Google and Facebook Inc will come under greater scrutiny from Australia’s competition regulator as the government seeks to rein in the market dominance of the digital giants.
Prime Minister Scott Morrison said a special unit will be set up within the competition watchdog to monitor digital platforms, with an immediate focus on online advertising. The government will also review privacy laws to better protect consumers. Morrison pledged to tackle the “power imbalance” between tech companies and traditional media and will force them to negotiate over revenue sharing and the use of news content.
The announcement yesterday was Morrison’s response to a sweeping report from the Australian Competition and Consumer Commission this year that raised concerns about the use and storage of personal data and the erosion of the mainstream media. The government supported, in varying degrees, most of the watchdog’s 23 recommendations but said more time was needed to consider such complex issues. “I want us to be the model jurisdiction in the world for how we are dealing with digital platforms,” Morrison told reporters. “We have regulation and restrictions that were written for an analogue economy. If it’s wrong in the real world, it’s wrong in the digital world.”
Tech platforms will have to work with news companies to develop a voluntary code to govern their relationship by November 2020, or else the government will consider a mandatory code.

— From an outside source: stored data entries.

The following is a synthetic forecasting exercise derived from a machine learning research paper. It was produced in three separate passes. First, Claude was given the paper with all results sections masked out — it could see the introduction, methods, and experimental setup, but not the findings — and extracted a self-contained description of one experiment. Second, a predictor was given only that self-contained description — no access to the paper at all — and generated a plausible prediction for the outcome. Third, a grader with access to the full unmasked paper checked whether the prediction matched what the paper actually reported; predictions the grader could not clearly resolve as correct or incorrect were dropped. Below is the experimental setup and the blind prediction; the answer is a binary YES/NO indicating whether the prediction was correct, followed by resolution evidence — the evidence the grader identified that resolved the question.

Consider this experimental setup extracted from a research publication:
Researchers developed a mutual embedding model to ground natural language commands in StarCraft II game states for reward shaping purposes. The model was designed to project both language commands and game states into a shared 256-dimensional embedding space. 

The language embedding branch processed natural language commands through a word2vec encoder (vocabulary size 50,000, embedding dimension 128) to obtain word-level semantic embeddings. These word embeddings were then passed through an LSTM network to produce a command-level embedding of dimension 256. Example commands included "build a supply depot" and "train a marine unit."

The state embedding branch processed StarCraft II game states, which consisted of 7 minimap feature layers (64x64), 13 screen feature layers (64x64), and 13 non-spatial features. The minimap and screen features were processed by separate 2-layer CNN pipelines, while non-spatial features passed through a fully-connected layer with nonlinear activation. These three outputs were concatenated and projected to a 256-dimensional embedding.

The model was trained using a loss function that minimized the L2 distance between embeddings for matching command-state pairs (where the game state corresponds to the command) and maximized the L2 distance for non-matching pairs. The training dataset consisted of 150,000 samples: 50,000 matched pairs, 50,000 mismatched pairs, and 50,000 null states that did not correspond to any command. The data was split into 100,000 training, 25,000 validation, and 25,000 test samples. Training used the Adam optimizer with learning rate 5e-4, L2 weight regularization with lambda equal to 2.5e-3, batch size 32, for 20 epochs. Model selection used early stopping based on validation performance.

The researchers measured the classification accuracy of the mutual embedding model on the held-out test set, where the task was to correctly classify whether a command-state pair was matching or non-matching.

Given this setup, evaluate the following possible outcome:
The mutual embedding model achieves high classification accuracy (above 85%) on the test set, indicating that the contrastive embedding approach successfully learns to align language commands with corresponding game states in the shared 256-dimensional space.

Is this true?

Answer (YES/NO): NO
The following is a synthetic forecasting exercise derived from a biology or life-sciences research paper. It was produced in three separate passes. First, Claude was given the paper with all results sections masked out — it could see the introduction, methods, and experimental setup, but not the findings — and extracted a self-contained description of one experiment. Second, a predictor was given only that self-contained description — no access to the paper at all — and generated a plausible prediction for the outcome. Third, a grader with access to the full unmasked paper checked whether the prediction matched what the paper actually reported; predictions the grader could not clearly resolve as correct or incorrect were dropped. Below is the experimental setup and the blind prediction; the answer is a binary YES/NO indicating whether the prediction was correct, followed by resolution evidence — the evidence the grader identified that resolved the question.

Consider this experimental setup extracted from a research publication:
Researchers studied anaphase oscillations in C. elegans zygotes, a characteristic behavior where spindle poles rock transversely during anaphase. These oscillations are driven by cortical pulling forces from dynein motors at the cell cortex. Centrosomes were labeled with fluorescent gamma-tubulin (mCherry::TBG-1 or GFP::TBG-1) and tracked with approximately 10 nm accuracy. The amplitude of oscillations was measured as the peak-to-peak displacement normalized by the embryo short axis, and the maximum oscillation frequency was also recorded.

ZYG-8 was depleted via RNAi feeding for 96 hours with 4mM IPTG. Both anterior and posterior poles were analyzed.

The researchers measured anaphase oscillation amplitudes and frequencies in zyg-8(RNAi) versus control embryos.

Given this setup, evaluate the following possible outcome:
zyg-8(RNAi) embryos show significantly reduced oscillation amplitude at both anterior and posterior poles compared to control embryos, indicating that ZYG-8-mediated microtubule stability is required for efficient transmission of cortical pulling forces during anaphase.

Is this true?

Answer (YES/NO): NO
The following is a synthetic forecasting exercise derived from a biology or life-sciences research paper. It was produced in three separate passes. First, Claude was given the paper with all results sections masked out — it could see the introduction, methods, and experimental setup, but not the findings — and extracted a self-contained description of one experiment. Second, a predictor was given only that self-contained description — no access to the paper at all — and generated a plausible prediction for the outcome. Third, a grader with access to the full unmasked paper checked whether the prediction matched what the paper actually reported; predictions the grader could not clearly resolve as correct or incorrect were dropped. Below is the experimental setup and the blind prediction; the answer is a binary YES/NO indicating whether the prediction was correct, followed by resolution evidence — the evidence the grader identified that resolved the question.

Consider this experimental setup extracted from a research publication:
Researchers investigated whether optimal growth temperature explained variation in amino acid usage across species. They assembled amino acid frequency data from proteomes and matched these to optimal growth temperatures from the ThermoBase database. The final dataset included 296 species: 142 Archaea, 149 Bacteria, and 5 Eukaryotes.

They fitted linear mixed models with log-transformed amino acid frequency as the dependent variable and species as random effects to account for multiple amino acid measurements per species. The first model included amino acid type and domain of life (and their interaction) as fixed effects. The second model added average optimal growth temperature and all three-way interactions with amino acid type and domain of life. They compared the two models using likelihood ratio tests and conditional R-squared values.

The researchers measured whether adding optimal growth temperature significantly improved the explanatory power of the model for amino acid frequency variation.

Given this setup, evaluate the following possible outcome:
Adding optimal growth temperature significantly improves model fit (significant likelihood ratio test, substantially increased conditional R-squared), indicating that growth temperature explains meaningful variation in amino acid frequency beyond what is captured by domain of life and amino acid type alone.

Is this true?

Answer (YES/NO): NO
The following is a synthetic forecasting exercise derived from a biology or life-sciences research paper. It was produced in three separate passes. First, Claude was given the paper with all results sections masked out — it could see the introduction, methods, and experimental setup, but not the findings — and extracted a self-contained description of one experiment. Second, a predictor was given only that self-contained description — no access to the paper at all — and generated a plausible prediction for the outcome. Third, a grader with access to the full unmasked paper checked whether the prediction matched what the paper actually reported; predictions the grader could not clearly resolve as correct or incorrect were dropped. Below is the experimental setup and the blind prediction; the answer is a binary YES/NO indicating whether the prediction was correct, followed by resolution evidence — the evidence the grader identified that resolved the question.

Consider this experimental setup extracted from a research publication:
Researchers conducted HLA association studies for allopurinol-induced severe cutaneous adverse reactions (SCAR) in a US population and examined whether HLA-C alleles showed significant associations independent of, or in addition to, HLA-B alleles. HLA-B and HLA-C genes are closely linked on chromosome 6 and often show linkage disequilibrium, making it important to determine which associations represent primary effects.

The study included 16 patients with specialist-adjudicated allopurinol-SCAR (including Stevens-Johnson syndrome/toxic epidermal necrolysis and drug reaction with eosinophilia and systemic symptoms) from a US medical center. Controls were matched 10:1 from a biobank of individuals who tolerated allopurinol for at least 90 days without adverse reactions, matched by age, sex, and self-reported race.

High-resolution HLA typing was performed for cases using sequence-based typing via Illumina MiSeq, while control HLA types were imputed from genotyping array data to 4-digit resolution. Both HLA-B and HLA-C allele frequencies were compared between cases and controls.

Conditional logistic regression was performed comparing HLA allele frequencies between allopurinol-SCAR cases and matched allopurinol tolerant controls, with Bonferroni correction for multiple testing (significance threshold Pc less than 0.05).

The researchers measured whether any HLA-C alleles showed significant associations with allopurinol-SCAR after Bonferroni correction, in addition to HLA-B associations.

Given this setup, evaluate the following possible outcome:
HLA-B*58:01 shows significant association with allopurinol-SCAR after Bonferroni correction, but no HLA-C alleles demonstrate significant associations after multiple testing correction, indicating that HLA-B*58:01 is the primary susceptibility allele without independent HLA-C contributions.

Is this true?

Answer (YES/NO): YES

Morrison rejected the ACCC’s call for new rules to force content to be taken off digital platforms in the event of copyright infringement. He also rejected changing tax rules to encourage philanthropic support for journalism.
Australia’s government is “kicking the issues down the road a little bit,” said Rob Nicholls, a senior lecturer at the University of New South Wales Business School in Sydney. While the need for further consultation is understandable, delays in acting “essentially mean that competition and consumers are left in the status quo that the ACCC has already identified as being unacceptable.”
Regulators worldwide have been trying to loosen the tech giants’ grip on everything from advertising and search engines, to news, data and elections.
Facebook, the world’s largest social media company, is grappling with a mushrooming list of challenges, including antitrust investigations, criticism of its handling of personal information, and dissatisfaction with its treatment of political content.
In July, Facebook agreed to pay $5bn to the US Federal Trade Commission – the largest privacy fine in the agency’s history – to resolve the Cambridge Analytica data scandal. Google was also fined by the FTC to settle claims it violated children’s privacy on its YouTube platform.
Google said Thursday it would continue to engage with the ACCC and the Australian government on areas “such as privacy, ad tech and our work with publishers.”
Facebook said it was an opportune time for the government and industry to work on new regulation “that affords choice and opportunities for millions of Australians that use our services.” The company remains focused on “achieving economy-wide privacy protection.”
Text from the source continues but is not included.